■ What to produce:
Please state the century in which the text about the cauldron of rebirth says The Mabinogion was written down.
# Start of Text provided
Efnisien sacrifices himself to destroy the cauldron of rebirth. The Destruction of the Cauldron of Rebirth (1905) by Thomas Prytherch (1864-1926). Image Source: Wiki.
As a child, I read Lloyd Alexander's The Black Cauldron, the second book in the Chronicles of Prydain. The hero, Taran, makes his way through a vast swamp to find a black cauldron, which must be secured before an evil king seizes it. This artifact has the power to bring dead men back to life and can create an army of undead warriors. Similar to Sauron's ring in Tolkien's The Lord of the Rings, the cauldron is depicted as a weapon like today's atomic bomb. It looks like a tool for certain victory in war. But it offers death and despair to those who try to wield its incredible power. The only thing an army can do with this mega-weapon, according to Celtic folklore, is destroy it, because its power lies beyond the accepted boundaries of human existence. Taran learns from the cauldron's witch guardians that the cauldron can only be destroyed by the sacrifice of a live man who willingly climbs into it and dies.
Lloyd Alexander's work adapted the Welsh pre-Christian myth cycle, The Mabinogion. This Celtic legend is part of Britain's earliest prose literature, a romance written down in the 11th century, based on earlier oral sources. In the second part of these tales, Branwen Daughter of Llŷr, "A tragically genocidal war develops fomented by Efnisien, in which a Cauldron which resurrects ... dead figures." The sadistic, psychopathic anti-hero Efnisien is responsible for the destruction of Ireland and the Island of the Mighty, also known as Albion, Prydain or Britain. To make up for his transgressions, Efnisien climbs into the cauldron and destroys it. Thus, bound up with the cauldron's original story of resurrection is a tale of Celtic warriors who have turned on each other and fought amongst themselves. One of their own betrays the other lords, and initiates mass-killing and mass death; he sacrifices himself as a means of redemption and acceptance back into the fold.
Arthurian myth turns right at the point where the Celtic pagan became Christian, and the cauldron became the Grail. Arthur's knight, Percival, with the Grail Cup. Arthur Hacker (1858-1919), The Temptation of Sir Percival (1894). Image Source: BBC. The painting is in the Leeds Art Gallery (LEEAG.PA.1895.0013).
# End of Text provided
# Start of Information supplied
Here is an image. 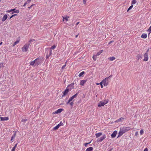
# End of Information supplied
■ Solution to the problem:
The 11th century.